+++ Texto fuente +++

Rithée, olvidamos decirlo, es francesa y psicoanalista y también, dado que habla muy bien castellano, la traductora de Masotta en esta ocasión. De ahí su visita al hotel. Fue, como se deducirá, a ponerlo al tanto de las opiniones del doctor: “Quiere que corrijas el texto”, dijo Rithée, “dice que hablás demasiado de vos”.
Pongámonos en situación. La crítica ya lastimaría si la inflingiera cualquier hijo de vecino —pocas cosas hieren más el amor propio como que nos acusen de excesivo ego—, pero proveniente de Lacan, el tipo que más y mejor lapidó a las psicologías del yo, bueno…, resulta directamente demoledora. Por lo demás, no hay vuelta que darle, el doctor tiene razón: Masotta habla demasiado de sí mismo, tanto más si consideramos que el texto es o debería ser el testimonio de la fundación de una escuela, una experiencia esencialmente colectiva.
Lacan tiene razón, decíamos, pero se queda corto, muy corto. No es que Masotta hable mucho de sí, Masotta no hace otra cosa. Y eso por lo menos desde los primeros años de la década del 60. Entonces sufrió uno de esos derrumbes personales que incluyen al mundo entero, a todos y cada uno de los fantasmas de una época. Un derrumbe digno de Francis Scott Fitzgerald. Y basta leer sus textos “Roberto Arlt, yo mismo” y “Seis intentos frustrados de escribir sobre Arlt” para saber de qué hablamos. Sí, es cierto, el tipo que aparece allí desnudo y hecho flecos es Masotta, pero de su derrumbe han participado multitudes: una generación de intelectuales, una clase social vergonzosa, la geografía (ser un pequeño intelectual latinoamericano), la familia, el dinero, las teorías, la política, Sartre, la literatura y todo cuanto se nos ocurra.
Pero, claro, por supuesto, también está la historia personal, el cuerpo y el sujeto que han colapsado; el señor Oscar Abelardo Masotta, digamos. ¿Y quién era ese hombre antes del derrumbe? Buena pregunta, Masotta se la hizo una y mil veces, todavía se la está haciendo… Lo único cierto, lo único de lo que Masotta puede dar fe al mirar atrás, es que se trataba de un tipo con grandes expectativas que nunca veía realizadas, un tipo que se la había pasado de aquí para allá, comenzando y abandonando vidas, destinos, formas de ser, un tipo que no había hecho más que tantear, siempre provisorio, siempre inconcreto… En fin, un tipo desorientado, que había marchado tras la zanahoria llamada sí mismo hasta que un bendito día cayó extenuado.

+++ Material extraído +++

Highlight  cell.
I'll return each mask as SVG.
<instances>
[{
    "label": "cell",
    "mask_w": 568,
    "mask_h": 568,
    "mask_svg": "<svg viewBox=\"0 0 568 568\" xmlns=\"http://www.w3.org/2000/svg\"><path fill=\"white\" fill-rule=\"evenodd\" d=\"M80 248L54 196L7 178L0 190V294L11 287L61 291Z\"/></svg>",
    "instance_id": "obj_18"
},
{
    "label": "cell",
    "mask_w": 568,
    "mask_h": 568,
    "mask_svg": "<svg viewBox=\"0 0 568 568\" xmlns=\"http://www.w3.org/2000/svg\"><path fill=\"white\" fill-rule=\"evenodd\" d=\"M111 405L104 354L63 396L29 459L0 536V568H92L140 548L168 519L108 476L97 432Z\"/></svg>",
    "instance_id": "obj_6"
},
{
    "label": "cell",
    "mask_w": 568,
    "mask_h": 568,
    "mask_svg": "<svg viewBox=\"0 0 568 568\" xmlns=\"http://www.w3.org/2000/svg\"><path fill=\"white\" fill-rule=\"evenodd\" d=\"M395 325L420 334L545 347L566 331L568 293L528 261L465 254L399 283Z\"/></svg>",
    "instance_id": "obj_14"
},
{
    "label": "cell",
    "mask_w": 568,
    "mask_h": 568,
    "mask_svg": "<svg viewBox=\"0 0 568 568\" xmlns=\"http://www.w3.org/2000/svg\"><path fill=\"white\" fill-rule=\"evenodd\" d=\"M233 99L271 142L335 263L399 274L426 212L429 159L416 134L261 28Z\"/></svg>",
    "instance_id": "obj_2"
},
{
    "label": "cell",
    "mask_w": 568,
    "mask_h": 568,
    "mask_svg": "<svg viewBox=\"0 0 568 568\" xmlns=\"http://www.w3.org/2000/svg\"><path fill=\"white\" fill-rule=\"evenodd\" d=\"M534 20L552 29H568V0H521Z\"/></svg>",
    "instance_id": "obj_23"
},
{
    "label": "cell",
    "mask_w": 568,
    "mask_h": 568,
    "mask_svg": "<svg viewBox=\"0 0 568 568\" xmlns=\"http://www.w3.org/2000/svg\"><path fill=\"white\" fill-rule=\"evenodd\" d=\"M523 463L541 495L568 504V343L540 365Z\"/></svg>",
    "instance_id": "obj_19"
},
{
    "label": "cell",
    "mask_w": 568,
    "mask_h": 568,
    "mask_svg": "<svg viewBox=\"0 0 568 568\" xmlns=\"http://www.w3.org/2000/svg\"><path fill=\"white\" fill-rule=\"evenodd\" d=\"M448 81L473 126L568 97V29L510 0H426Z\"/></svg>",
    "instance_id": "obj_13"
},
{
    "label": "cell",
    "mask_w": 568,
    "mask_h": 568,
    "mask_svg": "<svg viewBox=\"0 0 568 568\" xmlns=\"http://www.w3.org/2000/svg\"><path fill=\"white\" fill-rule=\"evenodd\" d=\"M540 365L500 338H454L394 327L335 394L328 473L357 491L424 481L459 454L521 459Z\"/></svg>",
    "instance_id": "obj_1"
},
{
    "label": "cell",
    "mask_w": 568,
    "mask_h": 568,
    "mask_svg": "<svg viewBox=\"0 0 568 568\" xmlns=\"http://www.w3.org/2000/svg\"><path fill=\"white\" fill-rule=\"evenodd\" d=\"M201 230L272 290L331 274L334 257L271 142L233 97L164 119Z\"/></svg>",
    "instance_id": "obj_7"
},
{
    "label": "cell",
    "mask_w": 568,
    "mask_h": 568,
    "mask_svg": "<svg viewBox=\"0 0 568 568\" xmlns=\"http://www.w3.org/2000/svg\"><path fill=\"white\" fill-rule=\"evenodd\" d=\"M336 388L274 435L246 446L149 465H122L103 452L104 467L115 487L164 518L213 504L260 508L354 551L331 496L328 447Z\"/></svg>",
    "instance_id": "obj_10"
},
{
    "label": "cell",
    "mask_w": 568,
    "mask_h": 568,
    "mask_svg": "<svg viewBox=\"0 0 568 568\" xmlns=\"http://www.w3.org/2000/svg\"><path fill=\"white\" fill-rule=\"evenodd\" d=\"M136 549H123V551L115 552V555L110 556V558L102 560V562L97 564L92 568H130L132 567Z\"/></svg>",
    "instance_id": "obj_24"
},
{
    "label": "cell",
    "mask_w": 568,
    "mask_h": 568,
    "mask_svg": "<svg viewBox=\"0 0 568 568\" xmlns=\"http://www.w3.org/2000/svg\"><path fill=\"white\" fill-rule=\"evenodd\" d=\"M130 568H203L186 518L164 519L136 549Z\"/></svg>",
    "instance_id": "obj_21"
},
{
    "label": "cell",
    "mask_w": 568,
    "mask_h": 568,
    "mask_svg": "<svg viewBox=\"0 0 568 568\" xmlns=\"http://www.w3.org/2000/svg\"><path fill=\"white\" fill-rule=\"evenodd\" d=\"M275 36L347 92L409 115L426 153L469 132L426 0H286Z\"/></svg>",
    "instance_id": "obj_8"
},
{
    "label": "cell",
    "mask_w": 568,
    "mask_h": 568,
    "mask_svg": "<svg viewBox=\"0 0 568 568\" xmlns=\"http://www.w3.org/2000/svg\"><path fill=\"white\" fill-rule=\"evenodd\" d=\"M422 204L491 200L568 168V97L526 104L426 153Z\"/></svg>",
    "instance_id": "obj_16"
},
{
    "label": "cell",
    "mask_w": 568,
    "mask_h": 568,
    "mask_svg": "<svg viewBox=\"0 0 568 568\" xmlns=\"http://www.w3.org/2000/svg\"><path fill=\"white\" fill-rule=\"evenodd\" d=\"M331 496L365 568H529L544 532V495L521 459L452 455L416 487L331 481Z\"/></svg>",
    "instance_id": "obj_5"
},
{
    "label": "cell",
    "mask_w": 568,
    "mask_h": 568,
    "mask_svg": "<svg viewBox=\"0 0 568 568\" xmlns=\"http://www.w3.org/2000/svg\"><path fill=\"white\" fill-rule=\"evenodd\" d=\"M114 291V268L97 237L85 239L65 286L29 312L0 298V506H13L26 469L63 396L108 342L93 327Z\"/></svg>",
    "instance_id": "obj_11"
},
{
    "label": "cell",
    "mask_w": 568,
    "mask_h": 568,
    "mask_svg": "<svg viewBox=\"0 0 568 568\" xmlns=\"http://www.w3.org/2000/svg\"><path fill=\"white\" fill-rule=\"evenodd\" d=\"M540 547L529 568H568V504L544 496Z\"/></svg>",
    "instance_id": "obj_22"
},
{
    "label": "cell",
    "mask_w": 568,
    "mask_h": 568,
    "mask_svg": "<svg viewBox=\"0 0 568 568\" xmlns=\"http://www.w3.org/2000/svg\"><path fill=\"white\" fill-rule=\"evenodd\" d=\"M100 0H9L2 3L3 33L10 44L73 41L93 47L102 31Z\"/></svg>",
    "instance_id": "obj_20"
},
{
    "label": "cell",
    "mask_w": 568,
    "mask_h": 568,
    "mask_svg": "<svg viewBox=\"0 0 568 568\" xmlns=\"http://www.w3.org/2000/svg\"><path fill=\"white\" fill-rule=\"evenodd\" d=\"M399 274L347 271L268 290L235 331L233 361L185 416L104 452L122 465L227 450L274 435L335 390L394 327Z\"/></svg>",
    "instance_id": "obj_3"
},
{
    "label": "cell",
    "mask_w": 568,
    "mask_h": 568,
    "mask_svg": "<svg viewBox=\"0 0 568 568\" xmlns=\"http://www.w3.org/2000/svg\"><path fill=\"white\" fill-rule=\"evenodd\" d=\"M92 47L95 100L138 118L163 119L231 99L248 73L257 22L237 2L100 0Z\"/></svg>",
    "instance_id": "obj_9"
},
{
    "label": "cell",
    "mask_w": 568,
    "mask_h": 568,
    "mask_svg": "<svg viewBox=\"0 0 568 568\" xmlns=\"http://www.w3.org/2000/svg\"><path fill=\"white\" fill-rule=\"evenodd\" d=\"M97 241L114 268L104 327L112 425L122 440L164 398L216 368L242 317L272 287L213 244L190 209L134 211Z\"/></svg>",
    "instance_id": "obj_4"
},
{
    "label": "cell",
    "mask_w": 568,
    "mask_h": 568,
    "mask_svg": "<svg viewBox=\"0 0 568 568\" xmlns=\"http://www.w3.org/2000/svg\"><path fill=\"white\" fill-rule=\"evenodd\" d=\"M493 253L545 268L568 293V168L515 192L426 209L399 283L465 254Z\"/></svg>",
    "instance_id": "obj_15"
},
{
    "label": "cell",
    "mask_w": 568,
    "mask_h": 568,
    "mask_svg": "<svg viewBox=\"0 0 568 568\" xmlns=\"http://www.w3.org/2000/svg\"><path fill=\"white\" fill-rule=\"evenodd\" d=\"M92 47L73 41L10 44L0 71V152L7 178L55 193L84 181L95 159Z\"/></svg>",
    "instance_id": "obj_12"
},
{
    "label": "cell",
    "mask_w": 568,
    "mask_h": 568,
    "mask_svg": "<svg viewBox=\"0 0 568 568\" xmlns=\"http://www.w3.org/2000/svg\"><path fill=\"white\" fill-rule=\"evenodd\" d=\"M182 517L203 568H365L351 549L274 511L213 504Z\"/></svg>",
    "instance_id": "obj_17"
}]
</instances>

+++

**Problema planteado:**
Indica la nacionalidad y la profesión de Rithée según el texto sobre Masotta.

**Respuesta al problema:**
Rithée es francesa y psicoanalista.